Figure 2. B. burgdorferi enolase is surface exposed.

(A) Demonstration of outer surface exposure of enolase by in situ protease degradation. Whole B. burgdorferi were incubated with proteinase K for 30, 60 or 120 minutes or 120 minutes in buffer with no protease. Proteases were then inactivated, bacteria were lysed, proteins were separated by SDS-PAGE, and the integrity of enolase, OspC (outer surface protein), and FlaB (periplasmic protein) were analyzed by immunoblot.

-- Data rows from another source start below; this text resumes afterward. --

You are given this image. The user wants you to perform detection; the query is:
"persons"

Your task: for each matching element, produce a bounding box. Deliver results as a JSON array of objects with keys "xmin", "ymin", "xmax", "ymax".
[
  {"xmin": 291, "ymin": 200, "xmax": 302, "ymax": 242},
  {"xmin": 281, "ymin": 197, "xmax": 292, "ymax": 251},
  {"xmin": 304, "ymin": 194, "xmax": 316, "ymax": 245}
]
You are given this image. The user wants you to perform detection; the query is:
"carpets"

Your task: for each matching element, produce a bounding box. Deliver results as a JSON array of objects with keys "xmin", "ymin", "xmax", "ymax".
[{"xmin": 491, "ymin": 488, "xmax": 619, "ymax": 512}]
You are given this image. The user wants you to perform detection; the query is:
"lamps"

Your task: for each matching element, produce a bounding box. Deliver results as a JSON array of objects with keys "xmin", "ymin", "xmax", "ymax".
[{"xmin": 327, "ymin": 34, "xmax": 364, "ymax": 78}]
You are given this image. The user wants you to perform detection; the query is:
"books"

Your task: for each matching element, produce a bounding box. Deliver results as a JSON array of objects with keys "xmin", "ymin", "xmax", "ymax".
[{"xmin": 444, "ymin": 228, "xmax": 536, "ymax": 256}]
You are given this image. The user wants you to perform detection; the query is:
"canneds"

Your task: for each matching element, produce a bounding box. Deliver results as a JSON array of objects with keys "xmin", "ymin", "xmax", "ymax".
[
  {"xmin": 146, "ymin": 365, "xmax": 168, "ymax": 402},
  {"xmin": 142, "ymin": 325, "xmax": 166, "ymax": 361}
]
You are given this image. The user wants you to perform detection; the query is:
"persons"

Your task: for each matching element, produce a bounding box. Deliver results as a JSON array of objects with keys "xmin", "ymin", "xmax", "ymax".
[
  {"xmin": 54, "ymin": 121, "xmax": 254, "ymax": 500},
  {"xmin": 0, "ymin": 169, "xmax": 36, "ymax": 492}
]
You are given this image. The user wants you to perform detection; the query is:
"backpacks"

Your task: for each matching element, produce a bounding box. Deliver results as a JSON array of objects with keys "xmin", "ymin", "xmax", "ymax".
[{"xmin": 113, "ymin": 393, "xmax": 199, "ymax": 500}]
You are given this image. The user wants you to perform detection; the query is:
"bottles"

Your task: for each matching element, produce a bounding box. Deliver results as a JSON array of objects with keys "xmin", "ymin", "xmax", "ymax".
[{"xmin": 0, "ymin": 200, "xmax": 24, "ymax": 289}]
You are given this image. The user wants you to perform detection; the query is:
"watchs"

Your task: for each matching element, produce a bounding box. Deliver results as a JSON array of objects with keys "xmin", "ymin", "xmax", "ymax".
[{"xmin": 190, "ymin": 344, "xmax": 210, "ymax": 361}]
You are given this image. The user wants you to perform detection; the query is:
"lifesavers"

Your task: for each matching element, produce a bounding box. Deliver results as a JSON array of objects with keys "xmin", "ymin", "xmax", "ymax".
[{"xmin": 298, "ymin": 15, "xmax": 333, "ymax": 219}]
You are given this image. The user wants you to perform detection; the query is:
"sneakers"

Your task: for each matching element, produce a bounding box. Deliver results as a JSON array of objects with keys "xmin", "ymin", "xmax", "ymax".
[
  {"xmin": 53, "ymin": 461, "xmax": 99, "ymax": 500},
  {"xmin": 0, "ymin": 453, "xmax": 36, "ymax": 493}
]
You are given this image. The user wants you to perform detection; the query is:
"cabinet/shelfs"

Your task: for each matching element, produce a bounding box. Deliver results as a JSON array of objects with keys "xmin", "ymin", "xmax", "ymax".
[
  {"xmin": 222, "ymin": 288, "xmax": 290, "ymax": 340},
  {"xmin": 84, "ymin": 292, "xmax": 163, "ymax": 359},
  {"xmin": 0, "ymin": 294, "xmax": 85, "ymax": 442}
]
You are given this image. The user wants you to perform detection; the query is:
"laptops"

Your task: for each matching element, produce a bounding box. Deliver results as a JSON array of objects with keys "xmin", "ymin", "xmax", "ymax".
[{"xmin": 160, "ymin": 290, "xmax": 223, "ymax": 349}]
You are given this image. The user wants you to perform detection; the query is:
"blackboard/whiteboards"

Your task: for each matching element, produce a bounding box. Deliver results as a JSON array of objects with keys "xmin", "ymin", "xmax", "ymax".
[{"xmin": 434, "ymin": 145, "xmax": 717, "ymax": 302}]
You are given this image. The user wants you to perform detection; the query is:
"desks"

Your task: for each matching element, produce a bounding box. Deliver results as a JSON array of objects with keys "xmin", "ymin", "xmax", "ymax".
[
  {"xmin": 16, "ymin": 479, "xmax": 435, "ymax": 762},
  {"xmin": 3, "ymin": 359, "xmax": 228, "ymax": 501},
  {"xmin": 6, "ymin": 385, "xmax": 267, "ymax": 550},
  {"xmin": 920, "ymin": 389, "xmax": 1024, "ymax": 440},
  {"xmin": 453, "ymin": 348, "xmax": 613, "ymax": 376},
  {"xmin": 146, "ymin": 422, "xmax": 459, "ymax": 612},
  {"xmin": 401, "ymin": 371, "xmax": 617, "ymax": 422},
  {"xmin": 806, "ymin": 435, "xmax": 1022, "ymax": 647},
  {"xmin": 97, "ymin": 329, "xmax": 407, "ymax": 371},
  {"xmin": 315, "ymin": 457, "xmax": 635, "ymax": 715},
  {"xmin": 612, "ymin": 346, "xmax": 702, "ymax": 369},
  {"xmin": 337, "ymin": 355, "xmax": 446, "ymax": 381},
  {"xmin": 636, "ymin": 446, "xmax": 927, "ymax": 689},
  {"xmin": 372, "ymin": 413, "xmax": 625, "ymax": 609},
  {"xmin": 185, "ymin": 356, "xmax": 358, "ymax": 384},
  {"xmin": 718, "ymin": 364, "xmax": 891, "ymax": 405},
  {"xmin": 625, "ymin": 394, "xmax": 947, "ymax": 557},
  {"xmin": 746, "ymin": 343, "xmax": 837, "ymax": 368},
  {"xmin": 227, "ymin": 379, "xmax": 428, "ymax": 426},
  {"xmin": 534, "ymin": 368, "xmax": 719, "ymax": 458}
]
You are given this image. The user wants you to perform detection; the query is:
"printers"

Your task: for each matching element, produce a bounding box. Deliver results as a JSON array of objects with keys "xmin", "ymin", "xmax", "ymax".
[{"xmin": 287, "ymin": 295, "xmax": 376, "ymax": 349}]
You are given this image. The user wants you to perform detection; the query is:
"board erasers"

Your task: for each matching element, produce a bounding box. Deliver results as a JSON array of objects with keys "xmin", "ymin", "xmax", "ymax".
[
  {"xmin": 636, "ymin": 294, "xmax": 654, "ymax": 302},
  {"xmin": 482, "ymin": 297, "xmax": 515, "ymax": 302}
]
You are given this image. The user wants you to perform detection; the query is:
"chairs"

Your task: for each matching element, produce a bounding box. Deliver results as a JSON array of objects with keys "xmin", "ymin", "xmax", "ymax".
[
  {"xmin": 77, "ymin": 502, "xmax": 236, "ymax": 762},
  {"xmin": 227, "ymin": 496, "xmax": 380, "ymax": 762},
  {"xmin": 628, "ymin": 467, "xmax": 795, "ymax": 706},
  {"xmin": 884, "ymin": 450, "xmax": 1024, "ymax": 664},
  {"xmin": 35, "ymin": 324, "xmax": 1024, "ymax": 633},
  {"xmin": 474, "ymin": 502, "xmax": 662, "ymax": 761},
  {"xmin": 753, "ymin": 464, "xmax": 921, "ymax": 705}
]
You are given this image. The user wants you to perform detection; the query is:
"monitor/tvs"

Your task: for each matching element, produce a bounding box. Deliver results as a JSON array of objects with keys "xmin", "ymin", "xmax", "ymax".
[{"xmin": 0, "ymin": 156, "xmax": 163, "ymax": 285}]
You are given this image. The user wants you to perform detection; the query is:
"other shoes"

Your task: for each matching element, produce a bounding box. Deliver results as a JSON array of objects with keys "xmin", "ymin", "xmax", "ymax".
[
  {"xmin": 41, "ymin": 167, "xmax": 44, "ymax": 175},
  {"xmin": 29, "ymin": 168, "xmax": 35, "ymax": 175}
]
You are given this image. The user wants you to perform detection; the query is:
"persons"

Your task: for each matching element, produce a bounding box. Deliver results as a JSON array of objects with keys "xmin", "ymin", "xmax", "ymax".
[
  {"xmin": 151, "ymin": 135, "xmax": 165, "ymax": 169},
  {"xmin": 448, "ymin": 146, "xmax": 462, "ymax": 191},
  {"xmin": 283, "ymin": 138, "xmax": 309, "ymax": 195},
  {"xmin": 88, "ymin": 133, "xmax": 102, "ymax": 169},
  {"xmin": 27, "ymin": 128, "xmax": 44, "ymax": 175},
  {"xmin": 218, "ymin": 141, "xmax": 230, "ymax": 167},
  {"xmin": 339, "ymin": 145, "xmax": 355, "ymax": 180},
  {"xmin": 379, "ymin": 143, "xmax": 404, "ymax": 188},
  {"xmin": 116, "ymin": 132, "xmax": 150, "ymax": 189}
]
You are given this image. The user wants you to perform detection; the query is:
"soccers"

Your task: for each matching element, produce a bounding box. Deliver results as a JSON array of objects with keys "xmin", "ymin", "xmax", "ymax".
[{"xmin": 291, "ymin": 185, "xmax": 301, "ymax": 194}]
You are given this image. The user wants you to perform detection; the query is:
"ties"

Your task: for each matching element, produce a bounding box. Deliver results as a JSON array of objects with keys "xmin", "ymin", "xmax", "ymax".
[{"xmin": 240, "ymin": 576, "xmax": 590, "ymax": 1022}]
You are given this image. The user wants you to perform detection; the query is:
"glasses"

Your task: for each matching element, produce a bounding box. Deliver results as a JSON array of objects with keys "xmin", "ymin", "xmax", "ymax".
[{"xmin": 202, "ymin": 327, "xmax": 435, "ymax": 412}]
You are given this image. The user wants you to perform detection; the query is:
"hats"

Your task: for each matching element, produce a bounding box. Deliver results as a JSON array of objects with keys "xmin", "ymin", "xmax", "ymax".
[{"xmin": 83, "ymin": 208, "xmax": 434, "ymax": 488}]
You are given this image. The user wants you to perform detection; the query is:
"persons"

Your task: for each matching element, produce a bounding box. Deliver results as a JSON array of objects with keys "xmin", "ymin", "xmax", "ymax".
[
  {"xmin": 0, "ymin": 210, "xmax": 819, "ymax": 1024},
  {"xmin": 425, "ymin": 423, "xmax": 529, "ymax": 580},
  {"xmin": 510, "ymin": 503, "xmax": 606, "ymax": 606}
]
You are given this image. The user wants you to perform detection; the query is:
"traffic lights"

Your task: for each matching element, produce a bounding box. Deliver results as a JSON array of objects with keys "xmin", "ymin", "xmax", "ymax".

Two separate protease degradation experiments were performed, with blots repeated 4 times. A representative blot is shown. (B) Densitometric analysis of in situ protease degradation immunoblots. Images from blots were scanned and peak areas for 120-minute proteinase K treatment and no protease control were assessed using ImageJ software (http://imageJ.nih.gov/ij). Data represent the means and standard errors from 4 separate blots. *, P = 0.03, Student's t test assuming unequal variances. (C) Binding of exogenous B. burgdorferi enolase to the surface of whole bacteria. Binding of B. burgdorferi enolase (0–50 µg/ml) to immobilized B. burgdorferi (2×10⁷/ml) was analyzed by ELISA, with bound enolase detected by rabbit polyclonal antiserum directed against human enolase. Data represent the means and standard errors from three separate experiments with six replicates per enolase concentration.